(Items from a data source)
------------

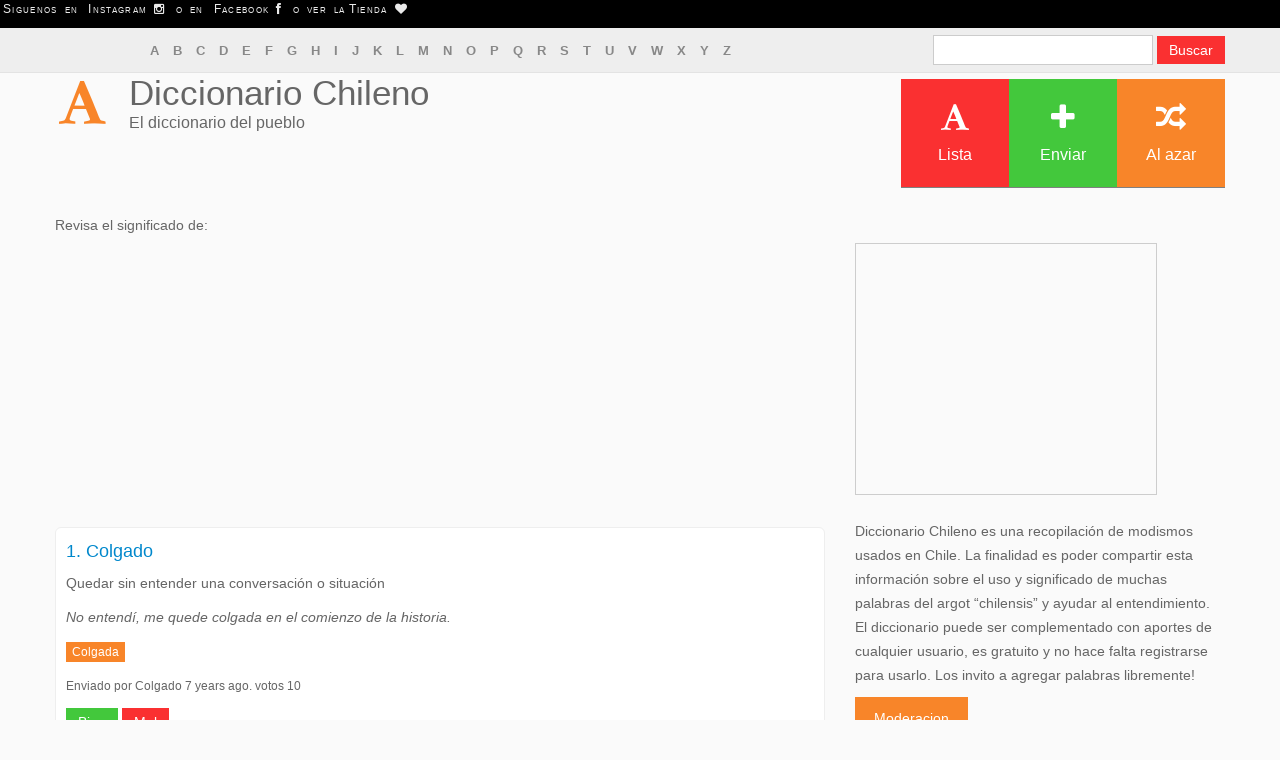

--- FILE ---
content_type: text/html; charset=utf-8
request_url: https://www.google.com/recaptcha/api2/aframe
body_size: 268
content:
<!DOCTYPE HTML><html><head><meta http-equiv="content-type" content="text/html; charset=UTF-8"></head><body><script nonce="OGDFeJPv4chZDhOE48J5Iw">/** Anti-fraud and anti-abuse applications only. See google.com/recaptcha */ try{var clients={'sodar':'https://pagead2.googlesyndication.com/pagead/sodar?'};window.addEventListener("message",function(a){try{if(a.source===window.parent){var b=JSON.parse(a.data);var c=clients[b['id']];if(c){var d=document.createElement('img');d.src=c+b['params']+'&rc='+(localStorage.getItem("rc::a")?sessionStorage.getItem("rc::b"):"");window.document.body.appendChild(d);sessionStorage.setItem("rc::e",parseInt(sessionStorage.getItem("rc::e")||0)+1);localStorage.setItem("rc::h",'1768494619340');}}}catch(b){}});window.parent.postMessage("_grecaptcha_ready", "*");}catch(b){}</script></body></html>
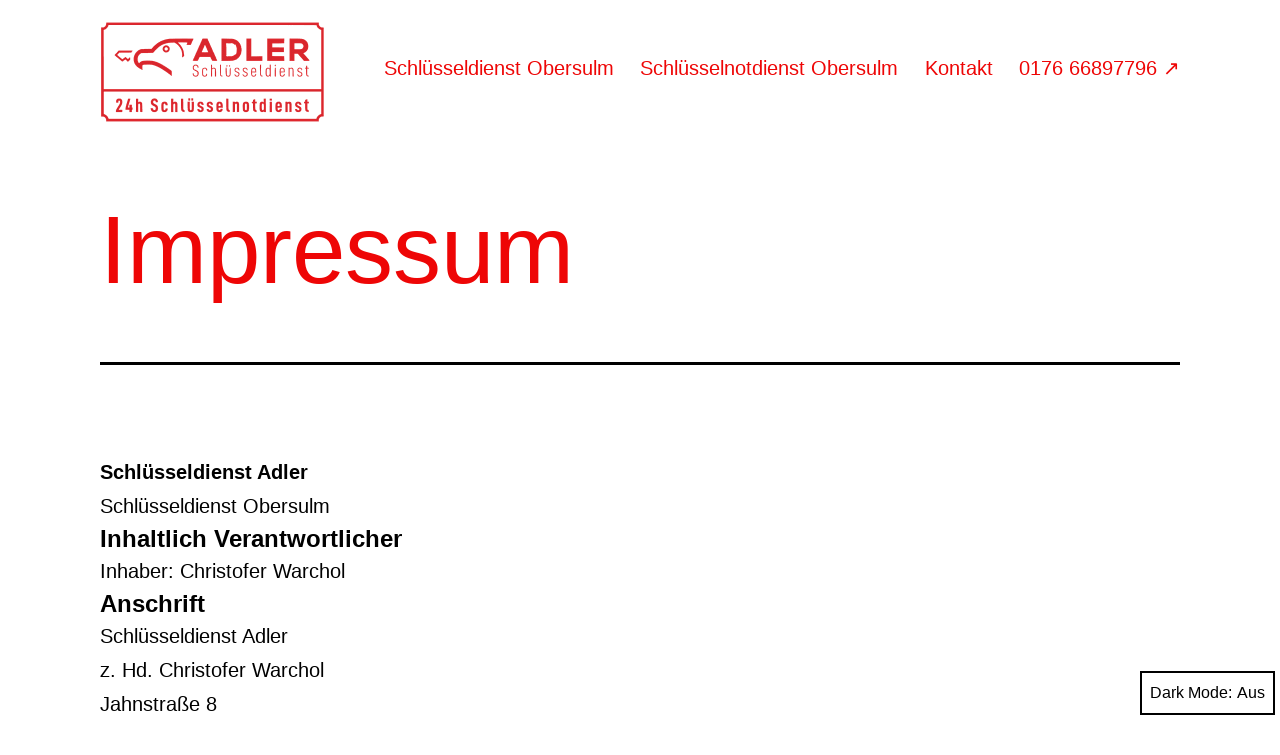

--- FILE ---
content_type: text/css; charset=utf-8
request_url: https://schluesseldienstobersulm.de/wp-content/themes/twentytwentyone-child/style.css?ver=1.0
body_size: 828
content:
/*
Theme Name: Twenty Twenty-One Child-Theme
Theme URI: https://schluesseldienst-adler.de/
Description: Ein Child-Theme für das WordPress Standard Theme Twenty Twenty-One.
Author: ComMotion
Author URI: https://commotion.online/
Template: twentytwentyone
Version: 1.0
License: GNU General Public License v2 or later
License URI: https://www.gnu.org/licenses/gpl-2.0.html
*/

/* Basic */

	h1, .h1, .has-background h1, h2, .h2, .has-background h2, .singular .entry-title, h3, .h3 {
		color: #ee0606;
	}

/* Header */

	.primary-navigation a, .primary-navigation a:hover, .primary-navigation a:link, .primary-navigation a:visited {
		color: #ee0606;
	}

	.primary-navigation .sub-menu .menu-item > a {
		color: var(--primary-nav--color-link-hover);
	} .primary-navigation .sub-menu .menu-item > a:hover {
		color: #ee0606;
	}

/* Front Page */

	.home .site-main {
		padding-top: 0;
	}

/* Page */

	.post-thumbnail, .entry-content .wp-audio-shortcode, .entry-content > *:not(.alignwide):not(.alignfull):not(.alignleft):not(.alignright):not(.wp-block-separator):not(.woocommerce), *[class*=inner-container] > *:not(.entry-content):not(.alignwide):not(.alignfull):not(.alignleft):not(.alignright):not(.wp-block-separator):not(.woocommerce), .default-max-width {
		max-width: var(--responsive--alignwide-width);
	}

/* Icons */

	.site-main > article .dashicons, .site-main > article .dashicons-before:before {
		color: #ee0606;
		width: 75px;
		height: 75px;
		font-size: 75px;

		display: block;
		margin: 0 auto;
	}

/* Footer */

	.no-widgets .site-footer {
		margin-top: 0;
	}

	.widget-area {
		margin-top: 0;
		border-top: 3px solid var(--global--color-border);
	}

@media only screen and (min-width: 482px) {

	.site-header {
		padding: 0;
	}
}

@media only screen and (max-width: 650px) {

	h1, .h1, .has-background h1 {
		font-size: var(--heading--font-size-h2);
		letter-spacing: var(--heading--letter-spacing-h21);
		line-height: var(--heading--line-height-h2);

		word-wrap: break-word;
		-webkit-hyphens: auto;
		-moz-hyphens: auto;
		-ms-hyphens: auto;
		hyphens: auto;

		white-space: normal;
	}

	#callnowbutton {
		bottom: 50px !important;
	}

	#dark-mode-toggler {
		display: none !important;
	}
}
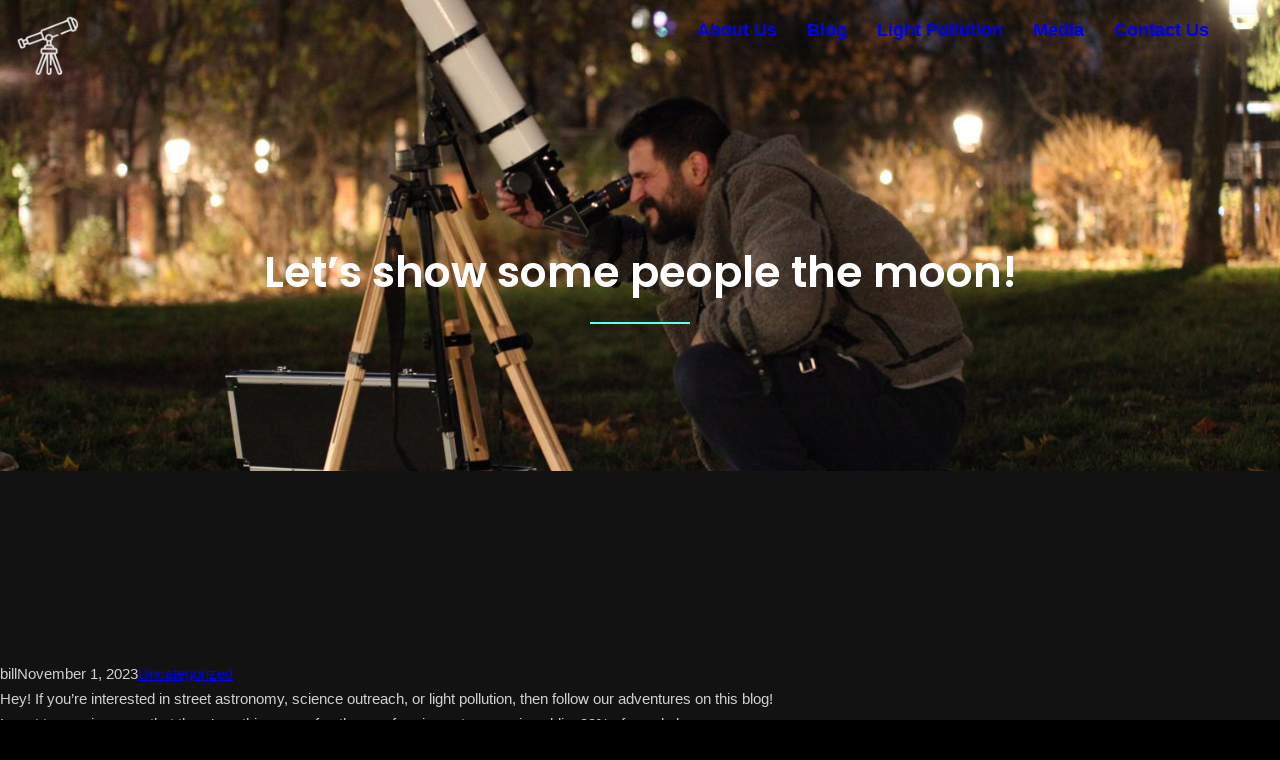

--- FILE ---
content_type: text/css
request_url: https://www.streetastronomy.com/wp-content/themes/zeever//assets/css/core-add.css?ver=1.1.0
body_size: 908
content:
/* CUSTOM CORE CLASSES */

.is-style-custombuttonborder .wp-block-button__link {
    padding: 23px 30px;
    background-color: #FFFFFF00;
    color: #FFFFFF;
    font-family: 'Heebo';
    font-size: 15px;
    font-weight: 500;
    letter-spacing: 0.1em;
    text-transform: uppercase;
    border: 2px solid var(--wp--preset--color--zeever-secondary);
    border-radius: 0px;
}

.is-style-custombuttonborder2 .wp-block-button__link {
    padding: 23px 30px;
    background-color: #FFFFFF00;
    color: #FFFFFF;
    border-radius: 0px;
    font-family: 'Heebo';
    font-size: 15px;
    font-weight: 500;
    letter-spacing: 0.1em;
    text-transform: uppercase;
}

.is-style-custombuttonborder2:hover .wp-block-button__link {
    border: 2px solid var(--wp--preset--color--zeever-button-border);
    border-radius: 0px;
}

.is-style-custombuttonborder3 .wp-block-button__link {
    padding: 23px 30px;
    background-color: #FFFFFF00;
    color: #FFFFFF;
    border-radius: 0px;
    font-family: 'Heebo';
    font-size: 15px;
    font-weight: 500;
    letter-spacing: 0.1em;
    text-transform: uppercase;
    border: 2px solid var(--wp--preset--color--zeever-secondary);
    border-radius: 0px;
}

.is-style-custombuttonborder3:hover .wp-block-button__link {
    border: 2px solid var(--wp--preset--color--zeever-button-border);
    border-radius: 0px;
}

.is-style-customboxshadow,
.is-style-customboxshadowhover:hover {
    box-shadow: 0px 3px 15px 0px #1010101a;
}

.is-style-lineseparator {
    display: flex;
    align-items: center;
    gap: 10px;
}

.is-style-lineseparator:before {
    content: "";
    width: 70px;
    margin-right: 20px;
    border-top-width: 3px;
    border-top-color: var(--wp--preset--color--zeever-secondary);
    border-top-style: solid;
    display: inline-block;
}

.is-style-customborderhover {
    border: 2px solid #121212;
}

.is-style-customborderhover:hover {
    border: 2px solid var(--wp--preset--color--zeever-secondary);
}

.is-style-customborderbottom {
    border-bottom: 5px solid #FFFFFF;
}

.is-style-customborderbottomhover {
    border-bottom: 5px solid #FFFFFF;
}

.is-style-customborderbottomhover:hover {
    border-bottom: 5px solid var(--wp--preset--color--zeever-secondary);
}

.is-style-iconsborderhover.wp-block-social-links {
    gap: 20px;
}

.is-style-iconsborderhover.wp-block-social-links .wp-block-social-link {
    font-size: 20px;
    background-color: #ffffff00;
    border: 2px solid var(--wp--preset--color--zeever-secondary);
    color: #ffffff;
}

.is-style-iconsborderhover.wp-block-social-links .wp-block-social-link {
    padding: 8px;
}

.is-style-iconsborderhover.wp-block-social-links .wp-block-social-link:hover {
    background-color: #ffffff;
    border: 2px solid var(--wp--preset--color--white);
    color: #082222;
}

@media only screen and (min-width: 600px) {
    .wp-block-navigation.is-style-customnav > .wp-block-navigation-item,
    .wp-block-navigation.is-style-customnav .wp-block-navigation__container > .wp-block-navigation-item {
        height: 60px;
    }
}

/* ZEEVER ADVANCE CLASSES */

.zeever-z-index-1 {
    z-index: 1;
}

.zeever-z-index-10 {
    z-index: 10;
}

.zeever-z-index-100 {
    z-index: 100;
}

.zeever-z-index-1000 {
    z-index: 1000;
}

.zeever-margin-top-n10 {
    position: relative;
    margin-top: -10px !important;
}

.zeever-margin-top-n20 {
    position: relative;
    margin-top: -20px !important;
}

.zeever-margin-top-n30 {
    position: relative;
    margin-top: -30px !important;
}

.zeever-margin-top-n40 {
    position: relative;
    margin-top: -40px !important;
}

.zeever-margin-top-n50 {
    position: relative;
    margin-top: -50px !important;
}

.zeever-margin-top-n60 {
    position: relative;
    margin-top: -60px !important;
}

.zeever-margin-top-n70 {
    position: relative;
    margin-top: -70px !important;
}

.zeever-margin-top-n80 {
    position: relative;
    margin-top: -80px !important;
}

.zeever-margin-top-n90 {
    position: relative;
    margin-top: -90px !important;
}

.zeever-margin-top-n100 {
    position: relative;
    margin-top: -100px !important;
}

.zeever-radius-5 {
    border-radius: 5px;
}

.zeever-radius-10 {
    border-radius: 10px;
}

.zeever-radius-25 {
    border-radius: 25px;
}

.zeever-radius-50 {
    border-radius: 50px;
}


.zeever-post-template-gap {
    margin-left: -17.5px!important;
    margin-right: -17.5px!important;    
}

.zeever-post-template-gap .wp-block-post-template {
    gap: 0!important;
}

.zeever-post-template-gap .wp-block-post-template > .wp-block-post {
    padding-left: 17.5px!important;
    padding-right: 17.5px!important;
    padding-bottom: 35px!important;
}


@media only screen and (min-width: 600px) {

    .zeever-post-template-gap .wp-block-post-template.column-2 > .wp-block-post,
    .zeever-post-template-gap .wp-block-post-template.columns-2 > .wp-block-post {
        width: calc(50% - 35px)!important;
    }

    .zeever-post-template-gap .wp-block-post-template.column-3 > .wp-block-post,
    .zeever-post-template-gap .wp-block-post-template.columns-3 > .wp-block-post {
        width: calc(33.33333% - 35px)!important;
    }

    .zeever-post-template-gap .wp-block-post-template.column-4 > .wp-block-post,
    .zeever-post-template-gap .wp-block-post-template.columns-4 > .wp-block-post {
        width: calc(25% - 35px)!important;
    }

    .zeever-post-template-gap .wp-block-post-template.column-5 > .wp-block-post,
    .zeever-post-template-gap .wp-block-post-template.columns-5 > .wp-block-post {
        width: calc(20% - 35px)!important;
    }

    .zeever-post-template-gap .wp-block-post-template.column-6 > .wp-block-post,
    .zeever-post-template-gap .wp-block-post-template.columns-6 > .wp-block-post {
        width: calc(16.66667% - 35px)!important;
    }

------------

> Description of the task:
Every line above that holds the string "before" should be returned.

> Written response:
	.site-main > article .dashicons, .site-main > article .dashicons-before:before {
.is-style-lineseparator:before {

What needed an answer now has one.